The “right” part is hard to argue with. The data-volume argument is devastating when you sit with it — sensory information really does outweigh text by orders of magnitude, and there is no clean path from more Reddit to a robot that folds laundry. His diagnosis of LLM “reasoning” as next-token production dressed up in longer outputs lands cleanly, and the JEPA insight — that you should predict abstractions rather than pixels — is a genuine conceptual step forward. The fact that V-JEPA produces surprise signals when physics breaks in a video is, to my eye, a more interesting result than most of what has come out of frontier LLM labs in the past year. And the architectural safety argument is underrated: building guardrails into the planning loop is structurally different from hoping a trained model stays polite.

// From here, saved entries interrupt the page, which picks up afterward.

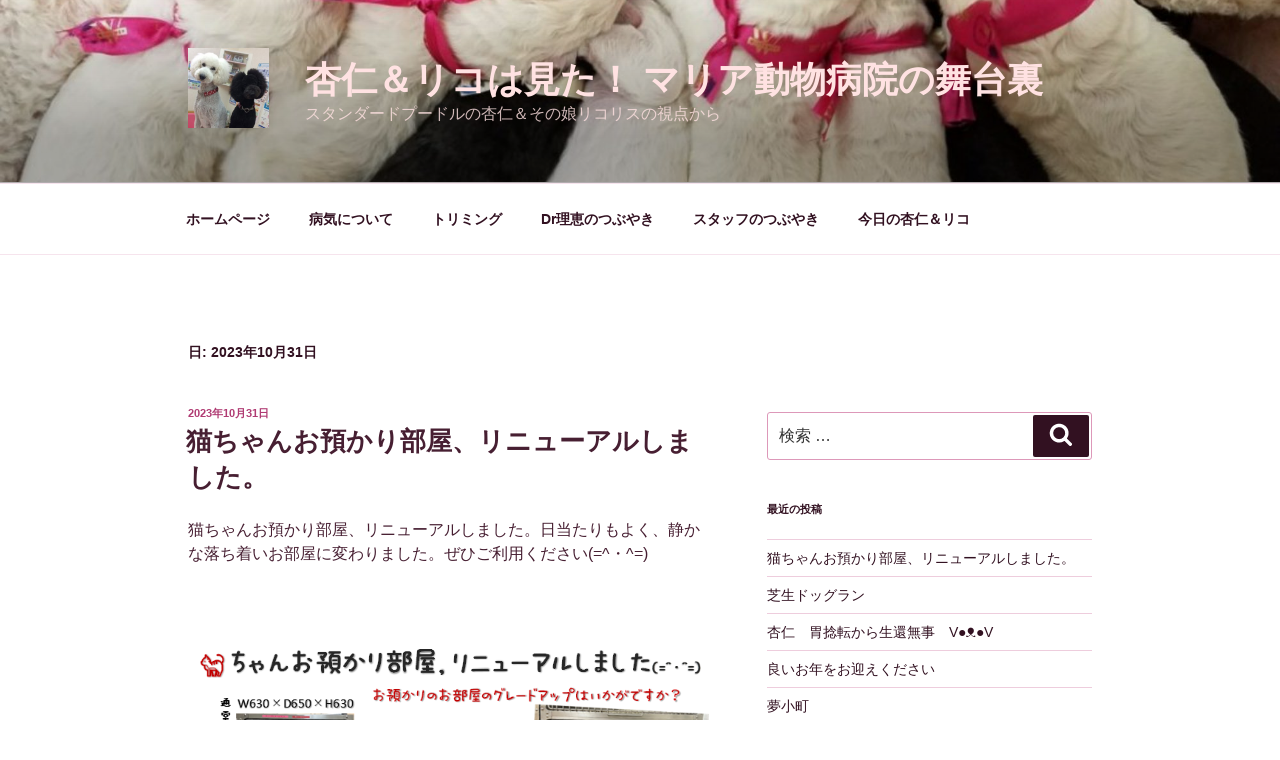

--- FILE ---
content_type: text/plain
request_url: https://www.google-analytics.com/j/collect?v=1&_v=j102&a=597112091&t=pageview&_s=1&dl=https%3A%2F%2Fanrikoblog.com%2F2023%2F10%2F31&ul=en-us%40posix&dt=2023%E5%B9%B410%E6%9C%8831%E6%97%A5%20%7C%20%E6%9D%8F%E4%BB%81%EF%BC%86%E3%83%AA%E3%82%B3%E3%81%AF%E8%A6%8B%E3%81%9F%EF%BC%81%20%E3%83%9E%E3%83%AA%E3%82%A2%E5%8B%95%E7%89%A9%E7%97%85%E9%99%A2%E3%81%AE%E8%88%9E%E5%8F%B0%E8%A3%8F&sr=1280x720&vp=1280x720&_u=aGBAAEADAAAAACAAI~&jid=1034660698&gjid=139489581&cid=359606253.1769110545&tid=UA-143280136-1&_gid=992336367.1769110545&_r=1&_slc=1&_av=2.4.0&_au=20&did=i5iSjo&z=484317784
body_size: -450
content:
2,cG-YHM2TVT94E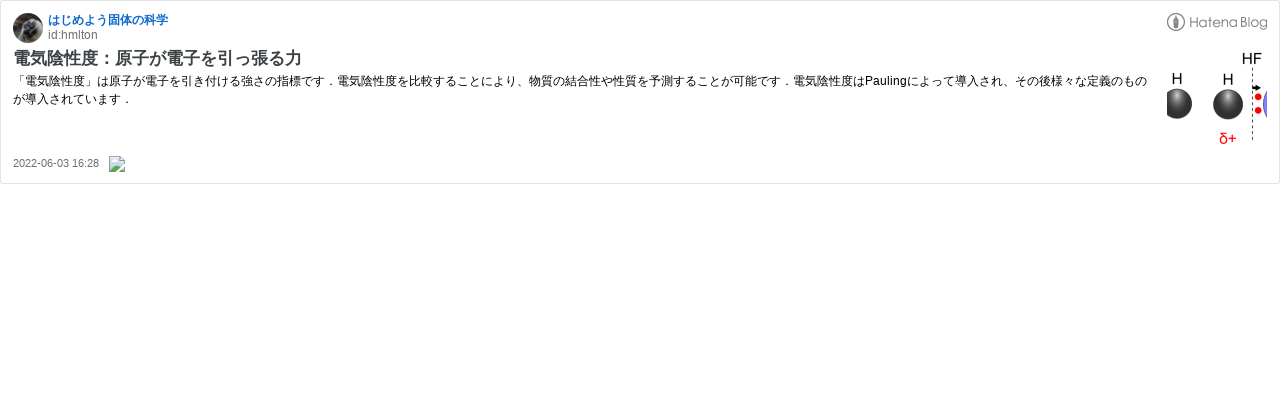

--- FILE ---
content_type: text/html; charset=utf-8
request_url: https://hatenablog-parts.com/embed?url=https%3A%2F%2Fsolid-mater.com%2Fentry%2Fen
body_size: 1650
content:
<!DOCTYPE html>
<html
  lang="ja"
  >

  <head>
    <meta charset="utf-8"/>
    <meta name="viewport" content="initial-scale=1.0"/>
    <meta name="googlebot" content="noindex,indexifembedded" />

    <title></title>

    
<script
  id="embed-gtm-data-layer-loader"
  data-data-layer-page-specific=""
>
(function() {
  function loadDataLayer(elem, attrName) {
    if (!elem) { return {}; }
    var json = elem.getAttribute(attrName);
    if (!json) { return {}; }
    return JSON.parse(json);
  }

  var globalVariables = loadDataLayer(
    document.documentElement,
    'data-data-layer'
  );
  var pageSpecificVariables = loadDataLayer(
    document.getElementById('embed-gtm-data-layer-loader'),
    'data-data-layer-page-specific'
  );

  var variables = [globalVariables, pageSpecificVariables];

  if (!window.dataLayer) {
    window.dataLayer = [];
  }

  for (var i = 0; i < variables.length; i++) {
    window.dataLayer.push(variables[i]);
  }
})();
</script>

<!-- Google Tag Manager -->
<script>(function(w,d,s,l,i){w[l]=w[l]||[];w[l].push({'gtm.start':
new Date().getTime(),event:'gtm.js'});var f=d.getElementsByTagName(s)[0],
j=d.createElement(s),dl=l!='dataLayer'?'&l='+l:'';j.async=true;j.src=
'https://www.googletagmanager.com/gtm.js?id='+i+dl;f.parentNode.insertBefore(j,f);
})(window,document,'script','dataLayer','GTM-P4CXTW');</script>
<!-- End Google Tag Manager -->











    
<link rel="stylesheet" type="text/css" href="https://cdn.blog.st-hatena.com/css/embed.css?version=686c58ee38ecf3f632b63800cd782b"/>


    <script defer id="blogcard-js" src="https://cdn.blog.st-hatena.com/js/blogcard.js?version=686c58ee38ecf3f632b63800cd782b"></script>
  </head>
  <body class="body-iframe page-embed">

    <div class="embed-wrapper">
      <div class="embed-wrapper-inner">
        
        
        <div class="embed-header">
          <a href="https://solid-mater.com/" target="_blank" data-track-component="blog_icon"><img src="https://cdn.image.st-hatena.com/image/square/01da9d759b885783af7e471ee1cc729952e4367d/backend=imagemagick;height=128;version=1;width=128/https%3A%2F%2Fcdn.user.blog.st-hatena.com%2Fblog_custom_icon%2F158771030%2F1655455234296033" alt="はじめよう固体の科学" title="はじめよう固体の科学" class="blog-icon"></a>
          <h1 class="blog-title">
            <a href="https://solid-mater.com/" target="_blank" data-track-component="blog_name">はじめよう固体の科学</a>
          </h1>
          <div class="blog-user">
            <a href="https://solid-mater.com/" target="_blank" data-track-component="entry_author_id">id:hmlton</a>
          </div>
            <div class="embed-logo">
              <a href="https://hatena.blog/" target="_blank" data-track-component="hatena_logo">
                <img src="https://cdn.blog.st-hatena.com/images/embed/embed-logo.gif?version=686c58ee38ecf3f632b63800cd782b" class="embed-logo-img">
              </a>
            </div>
        </div>
        
        <div class="embed-content with-thumb">
          
          
            <div class="thumb-wrapper">
              <a href="https://solid-mater.com/entry/en" target="_blank" data-track-component="entry_image">
                <img src="https://cdn.image.st-hatena.com/image/square/13851893649f3e72dc1e3414249a41e5cf036f92/backend=imagemagick;height=200;version=1;width=200/https%3A%2F%2Fcdn-ak.f.st-hatena.com%2Fimages%2Ffotolife%2Fh%2Fhmlton%2F20220522%2F20220522215037.png" class="thumb">
              </a>
            </div>
          
          <div class="entry-body">
            <h2 class="entry-title">
              <a href="https://solid-mater.com/entry/en" target="_blank" data-track-component="entry_title">電気陰性度：原子が電子を引っ張る力</a>
            </h2>
            <div class="entry-content">
              「電気陰性度」は原子が電子を引き付ける強さの指標です．電気陰性度を比較することにより、物質の結合性や性質を予測することが可能です．電気陰性度はPaulingによって導入され、その後様々な定義のものが導入されています．
            </div>
          </div>
        </div>
        <div class="embed-footer">
          
          <a href="https://solid-mater.com/entry/en" target="_blank" data-track-component="entry_datetime"><time data-relative datetime="2022-06-03T07:28:42Z" class="updated">2022-06-03 16:28</time></a>
          
          <img src="https://s.st-hatena.com/entry.count.image?uri=https%3A%2F%2Fsolid-mater.com%2Fentry%2Fen" alt="" class="star-count" />
          <a href="https://b.hatena.ne.jp/entry/s/solid-mater.com/entry/en" target="_blank" data-track-component="bookmark_count_image"><img src="https://b.hatena.ne.jp/entry/image/https://solid-mater.com/entry/en" class="bookmark-count"></a>
        </div>
      </div>
    </div>
  </body>
</html>
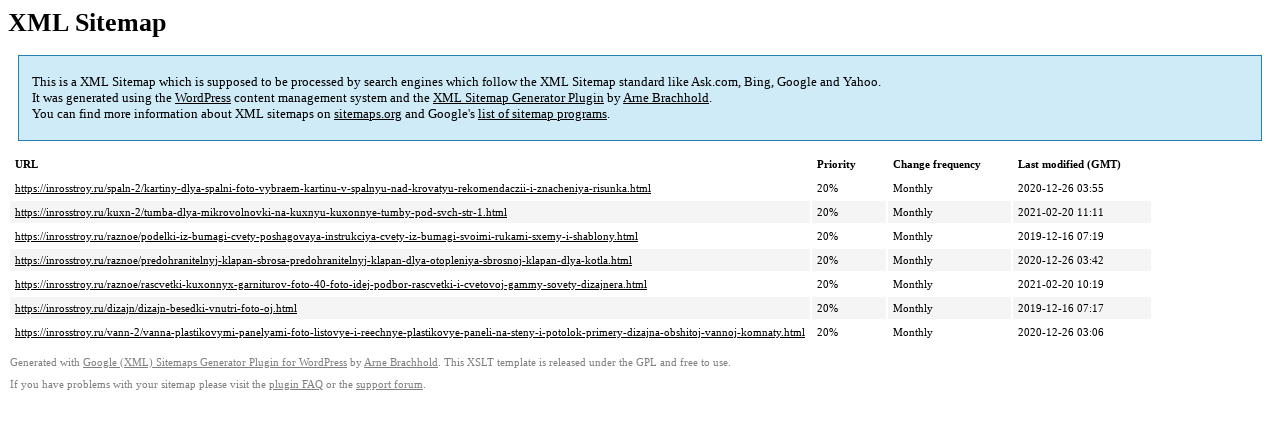

--- FILE ---
content_type: text/xml
request_url: https://inrosstroy.ru/sitemap-pt-post-p8-2020-02.xml
body_size: 684
content:
<?xml version='1.0' encoding='UTF-8'?><?xml-stylesheet type='text/xsl' href='https://inrosstroy.ru/wp-content/mu-plugins/google-sitemap-generator/sitemap.xsl'?><!-- sitemap-generator-url='http://www.arnebrachhold.de' sitemap-generator-version='4.1.7' -->
<!-- generated-on='05.01.2026 20:53' -->
<urlset xmlns:xsi='http://www.w3.org/2001/XMLSchema-instance' xsi:schemaLocation='http://www.sitemaps.org/schemas/sitemap/0.9 http://www.sitemaps.org/schemas/sitemap/0.9/sitemap.xsd' xmlns='http://www.sitemaps.org/schemas/sitemap/0.9'>	<url>
		<loc>https://inrosstroy.ru/spaln-2/kartiny-dlya-spalni-foto-vybraem-kartinu-v-spalnyu-nad-krovatyu-rekomendaczii-i-znacheniya-risunka.html</loc>
		<lastmod>2020-12-26T03:55:58+00:00</lastmod>
		<changefreq>monthly</changefreq>
		<priority>0.2</priority>
	</url>
	<url>
		<loc>https://inrosstroy.ru/kuxn-2/tumba-dlya-mikrovolnovki-na-kuxnyu-kuxonnye-tumby-pod-svch-str-1.html</loc>
		<lastmod>2021-02-20T11:11:09+00:00</lastmod>
		<changefreq>monthly</changefreq>
		<priority>0.2</priority>
	</url>
	<url>
		<loc>https://inrosstroy.ru/raznoe/podelki-iz-bumagi-cvety-poshagovaya-instrukciya-cvety-iz-bumagi-svoimi-rukami-sxemy-i-shablony.html</loc>
		<lastmod>2019-12-16T07:19:29+00:00</lastmod>
		<changefreq>monthly</changefreq>
		<priority>0.2</priority>
	</url>
	<url>
		<loc>https://inrosstroy.ru/raznoe/predohranitelnyj-klapan-sbrosa-predohranitelnyj-klapan-dlya-otopleniya-sbrosnoj-klapan-dlya-kotla.html</loc>
		<lastmod>2020-12-26T03:42:50+00:00</lastmod>
		<changefreq>monthly</changefreq>
		<priority>0.2</priority>
	</url>
	<url>
		<loc>https://inrosstroy.ru/raznoe/rascvetki-kuxonnyx-garniturov-foto-40-foto-idej-podbor-rascvetki-i-cvetovoj-gammy-sovety-dizajnera.html</loc>
		<lastmod>2021-02-20T10:19:21+00:00</lastmod>
		<changefreq>monthly</changefreq>
		<priority>0.2</priority>
	</url>
	<url>
		<loc>https://inrosstroy.ru/dizajn/dizajn-besedki-vnutri-foto-oj.html</loc>
		<lastmod>2019-12-16T07:17:53+00:00</lastmod>
		<changefreq>monthly</changefreq>
		<priority>0.2</priority>
	</url>
	<url>
		<loc>https://inrosstroy.ru/vann-2/vanna-plastikovymi-panelyami-foto-listovye-i-reechnye-plastikovye-paneli-na-steny-i-potolok-primery-dizajna-obshitoj-vannoj-komnaty.html</loc>
		<lastmod>2020-12-26T03:06:42+00:00</lastmod>
		<changefreq>monthly</changefreq>
		<priority>0.2</priority>
	</url>
</urlset><!-- Request ID: 85401da460fe70150738eeabf248ec49; Queries for sitemap: 54; Total queries: 94; Seconds: $end_time; Memory for sitemap: 2MB; Total memory: 8MB -->
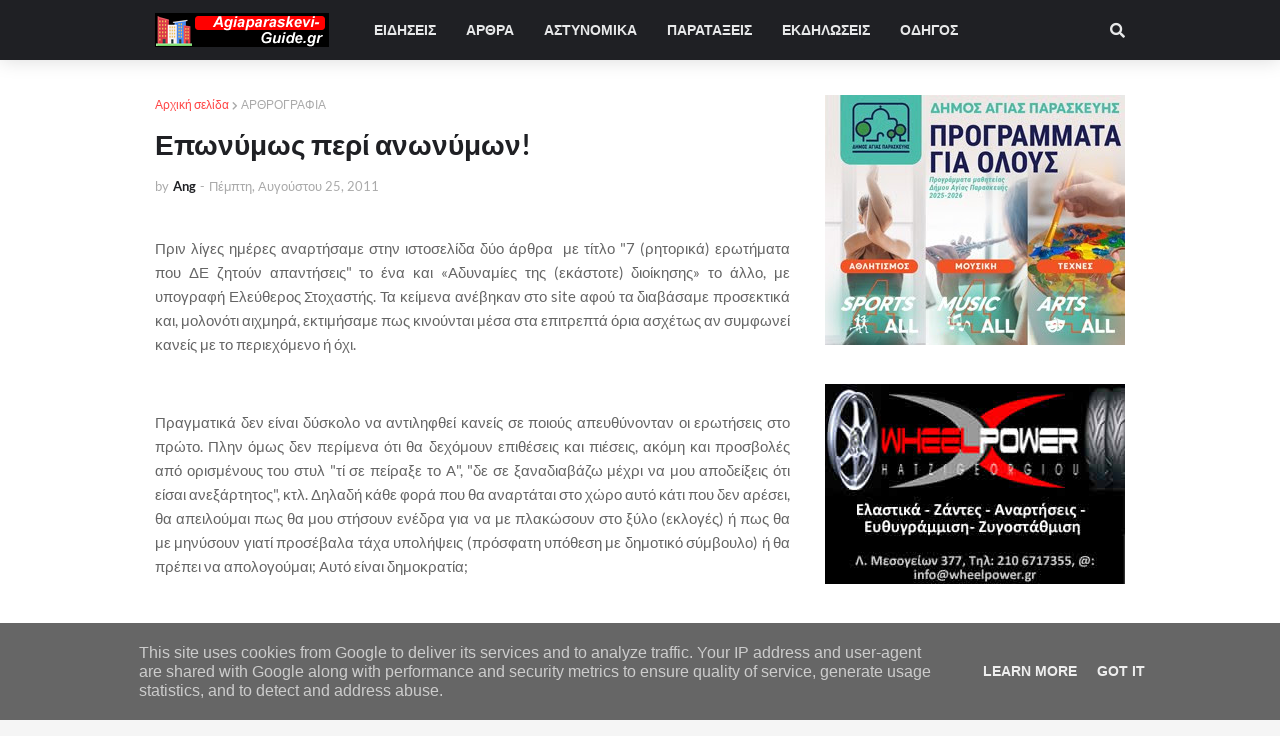

--- FILE ---
content_type: text/html; charset=utf-8
request_url: https://www.google.com/recaptcha/api2/aframe
body_size: 268
content:
<!DOCTYPE HTML><html><head><meta http-equiv="content-type" content="text/html; charset=UTF-8"></head><body><script nonce="Gal9ok1pZFjJn_74zN-ZmQ">/** Anti-fraud and anti-abuse applications only. See google.com/recaptcha */ try{var clients={'sodar':'https://pagead2.googlesyndication.com/pagead/sodar?'};window.addEventListener("message",function(a){try{if(a.source===window.parent){var b=JSON.parse(a.data);var c=clients[b['id']];if(c){var d=document.createElement('img');d.src=c+b['params']+'&rc='+(localStorage.getItem("rc::a")?sessionStorage.getItem("rc::b"):"");window.document.body.appendChild(d);sessionStorage.setItem("rc::e",parseInt(sessionStorage.getItem("rc::e")||0)+1);localStorage.setItem("rc::h",'1763989388702');}}}catch(b){}});window.parent.postMessage("_grecaptcha_ready", "*");}catch(b){}</script></body></html>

The “too confident” part is that LeCun has been saying LLMs will hit a wall for several years now, and the wall keeps receding. He predicted in 2022 that LLMs would plateau; they didn’t. He predicted they couldn’t do math; they won math olympiads. His fallback — “you just trained the model on that question” — is technically true but starts to feel like a moving goalpost of his own. If the next generation of LLMs answers every physical-intuition question you can think of, at what point does the distinction between “understanding” and “sophisticated pattern-matching over an enormous training set” become a distinction without a difference? The student who asked him this basically nailed the tension and he sidestepped it.
The honest read is that LeCun is almost certainly right about one thing — current LLMs are not a complete architecture, and something that understands the physical world through something like JEPA will eventually be part of the stack. Whether that means LLMs are a dead-end branch, or whether they become one component of a bigger system alongside world models, is where I’d bet he is overstating. The hundreds of billions being poured into LLM labs aren’t wasted, and they probably aren’t a cul-de-sac either — they are one leg of a larger body that hasn’t grown yet. LeCun is building the other leg. He’s just louder about it than most.
The meta-point: watch what this man does, not what he says. He is genuinely open-sourcing, genuinely training PhDs, genuinely admitting hierarchical planning is unsolved, and genuinely building the alternative architecture in public. Score 8. Worth the hour and forty minutes.
Further Reading
- Yann LeCun, “A Path Towards Autonomous Machine Intelligence” (2022) — the long vision paper he references. Relatively accessible for a vision paper.
- Emmanuel Dupoux — cognitive scientist who put together the infant cognition chart LeCun showed. His work on what babies learn when is the empirical grounding for the world-model argument.
- Hans Moravec’s paradox (1988) — things easy for humans are hard for AI, things hard for humans are easy for AI. Still the cleanest framing of the whole field’s mismatch.
- Newell and Simon, “General Problem Solver” (1958) — the original formulation of reasoning as search through a solution space. LeCun’s world-model planning is a direct descendant.
- AlphaFold and ESMFold — both referenced as examples of learned models that incorporate deep domain knowledge without being fully reducible to equations. Good case studies for where AI-for-science is going.